Working etherpad: https://etherpad.wikimedia.org/p/k8s-1.27-to-1.28-upgrade https://wikitech.wikimedia.org/wiki/Portal:Toolforge/Admin/Kubernetes/Upgrading_Kubernetes/1.27_to_1.28_notes

Prepare packages

Toolsbeta

  • get list of nodes
root@toolsbeta-test-k8s-control-10:~# for node in $(kubectl get nodes -o json | jq '.items[].metadata.name' -r); do echo "* [] $node"; done

prep

  • [x] ssh into bastion, clone toolforge-deploy and run the functional-tests in a loop so we can detect when/if things start failing and investigate. It is ok to get some failures during the upgrade as pods get evicted and rescheduled but this should go away during subsequent loops of the test run:
raymond-ndibe@local:~$ ssh toolsbeta-bastion-6.toolsbeta.eqiad1.wikimedia.cloud
raymond-ndibe@toolsbeta-bastion-6:~$ git clone https://gitlab.wikimedia.org/repos/cloud/toolforge/toolforge-deploy.git
raymond-ndibe@toolsbeta-bastion-6:~$ while true; do toolforge-deploy/utils/run_functional_tests.sh -r; done
  • [x] run prepare upgrade cookbook
cloudcumin1001:~$ sudo cookbook wmcs.toolforge.k8s.prepare_upgrade --cluster-name toolsbeta --src-version 1.27.16 --dst-version 1.28.14 --task-id T362867

control nodes

  • run upgrade node cookbook
cloudcumin1001:~$ sudo cookbook wmcs.toolforge.k8s.worker.upgrade --task-id T362867 --src-version 1.27.16 --dst-version 1.28.14 --cluster-name toolsbeta --hostname <control_node_name>
  • check that services start healthy
  • depool control-<x> and <y> via haproxy, check that control-<z> (the one specified in the cookbook) is still doing ok, by re-running the functional-tests
ssh toolsbeta-test-k8s-haproxy-6.toolsbeta.eqiad1.wikimedia.cloud
toolsbeta-test-k8s-haproxy-6:~$ sudo puppet agent --disable "<user> k8s upgrade"
toolsbeta-test-k8s-haproxy-6:~$ sudo vim /etc/haproxy/conf.d/k8s-api-servers.cfg
toolsbeta-test-k8s-haproxy-6:~$ sudo systemctl reload haproxy

check:

toolsbeta-test-k8s-haproxy-6:~$ echo "show stat" | sudo socat stdio /run/haproxy/haproxy.sock | grep k8s-api

revert:

toolsbeta-test-k8s-haproxy-6:~$ sudo puppet agent --enable
toolsbeta-test-k8s-haproxy-6:~$ sudo run-puppet-agent
toolsbeta-test-k8s-haproxy-6:~$ sudo systemctl reload haproxy
toolsbeta-test-k8s-haproxy-6:~$ echo "show stat" | sudo socat stdio /run/haproxy/haproxy.sock | grep k8s-api

Issues:

  • We might want to upgrade the pause image:
W0905 14:29:47.959951  961216 checks.go:835] detected that the sandbox image "docker-registry.tools.wmflabs.org/pause:3.1" of the container runtime is inconsistent with that used by kubeadm. It is recommended that using "registry.k8s.io/pause:3.9" as the CRI sandbox image.

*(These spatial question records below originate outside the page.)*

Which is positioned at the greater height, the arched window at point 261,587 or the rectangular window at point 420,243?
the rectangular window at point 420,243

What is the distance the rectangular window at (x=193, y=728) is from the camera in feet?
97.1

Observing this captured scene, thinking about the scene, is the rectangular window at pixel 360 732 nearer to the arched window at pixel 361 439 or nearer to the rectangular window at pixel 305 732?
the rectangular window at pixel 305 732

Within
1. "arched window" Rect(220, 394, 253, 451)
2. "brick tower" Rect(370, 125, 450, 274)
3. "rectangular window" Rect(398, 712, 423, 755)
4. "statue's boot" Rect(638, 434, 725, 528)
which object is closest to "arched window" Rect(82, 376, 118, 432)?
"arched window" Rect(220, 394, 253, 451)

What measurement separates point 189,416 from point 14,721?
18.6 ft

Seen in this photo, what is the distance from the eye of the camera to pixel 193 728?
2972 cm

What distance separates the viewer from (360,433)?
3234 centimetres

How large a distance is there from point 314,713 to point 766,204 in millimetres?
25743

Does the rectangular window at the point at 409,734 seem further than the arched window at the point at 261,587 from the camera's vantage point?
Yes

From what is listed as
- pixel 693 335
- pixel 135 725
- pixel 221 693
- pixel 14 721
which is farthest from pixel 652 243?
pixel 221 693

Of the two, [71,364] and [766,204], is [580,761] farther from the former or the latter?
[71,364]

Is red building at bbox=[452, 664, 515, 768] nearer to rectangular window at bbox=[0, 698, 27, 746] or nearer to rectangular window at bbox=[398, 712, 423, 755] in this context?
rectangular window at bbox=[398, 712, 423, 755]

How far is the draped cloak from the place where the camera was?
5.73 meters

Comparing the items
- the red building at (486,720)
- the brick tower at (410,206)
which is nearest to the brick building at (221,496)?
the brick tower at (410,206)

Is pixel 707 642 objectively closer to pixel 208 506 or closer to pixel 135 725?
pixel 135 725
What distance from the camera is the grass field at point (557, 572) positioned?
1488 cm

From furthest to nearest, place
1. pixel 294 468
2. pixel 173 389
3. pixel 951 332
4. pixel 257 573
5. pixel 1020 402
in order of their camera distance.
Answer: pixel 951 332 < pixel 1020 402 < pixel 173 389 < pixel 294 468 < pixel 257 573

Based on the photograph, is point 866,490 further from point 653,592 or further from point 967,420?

toolsbeta-test-k8s-control-10

  • [x] run upgrade node cookbook
  • [x] check that services start healthy
  • [x] depool control-11 and -12 via haproxy, check that control-10 is still doing ok

toolsbeta-test-k8s-control-11

  • [x] run upgrade node cookbook
  • [x] check that services start healthy
  • [x] depool control-12 and -10 via haproxy, check that control-11 is still doing ok

toolsbeta-test-k8s-control-12

  • [x] run upgrade node cookbook
  • [x] check that services start healthy
  • [x] depool control-10 and -11 via haproxy, check that control-12 is still doing ok


worker nodes

  • run upgrade node cookbook for each
sudo cookbook wmcs.toolforge.k8s.worker.upgrade --task-id T362867 --src-version 1.27.16 --dst-version 1.28.14 --cluster-name toolsbeta --hostname <worker_node_name>
  • [x] toolsbeta-test-k8s-worker-nfs-5
  • [x] toolsbeta-test-k8s-worker-nfs-7
  • [x] toolsbeta-test-k8s-worker-nfs-8
  • [x] toolsbeta-test-k8s-worker-nfs-9
  • [x] toolsbeta-test-k8s-worker-12
  • [x] toolsbeta-test-k8s-worker-13


ingress nodes

  • run upgrade node cookbook for each
sudo cookbook wmcs.toolforge.k8s.worker.upgrade --task-id T362867 --src-version 1.27.16 --dst-version 1.28.14 --cluster-name toolsbeta --hostname <worker_node_name>
  • [x] toolsbeta-test-k8s-ingress-10
  • [x] toolsbeta-test-k8s-ingress-11
  • [x] toolsbeta-test-k8s-ingress-9


cleanup

  • [x] remove downtime
  • [x] revert topic change
  • [x] enable puppet on toolsbeta-test-k8s-haproxy-6.toolsbeta.eqiad1.wikimedia.cloud
    toolsbeta-test-k8s-haproxy-6:~$ sudo puppet agent --enable
    

Tools

  • get list of nodes
root@tools-k8s-control-7:~# for node in $(kubectl get nodes -o json | jq '.items[].metadata.name' -r); do echo "* [] $node"; done

prep

  • [x] ssh into bastion, clone toolforge-deploy and run the functional-tests in a loop so we can detect when/if things start failing and investigate. It is ok to get some failures during the upgrade as pods get evicted and rescheduled but this should go away during subsequent loops of the test run:
    raymond-ndibe@local:~$ ssh login.toolforge.org raymond-ndibe@tools-bastion-13:~$ git clone https://gitlab.wikimedia.org/repos/cloud/toolforge/toolforge-deploy.git
    raymond-ndibe@tools-bastion-13:~$ while true; do toolforge-deploy/utils/run_functional_tests.sh -r; done
    
  • [x] run prepare upgrade cookbook
    ssh cloudcumin1001.eqiad.wmnet
    cloudcumin1001:~ $ sudo cookbook wmcs.toolforge.k8s.prepare_upgrade --cluster-name tools --src-version 1.27.16 --dst-version 1.28.14 --task-id T362867
    

control nodes

  • run upgrade node cookbook
cloudcumin1001:~$ sudo cookbook wmcs.toolforge.k8s.worker.upgrade --task-id T362867 --src-version 1.27.16 --dst-version 1.28.14 --cluster-name tools --hostname <control_node_name>
  • check that services start healthy
  • depool control-<x> and <y> via haproxy, check that control-<z> (the one specified in the cookbook) is still doing ok (check the functional tests are still passing)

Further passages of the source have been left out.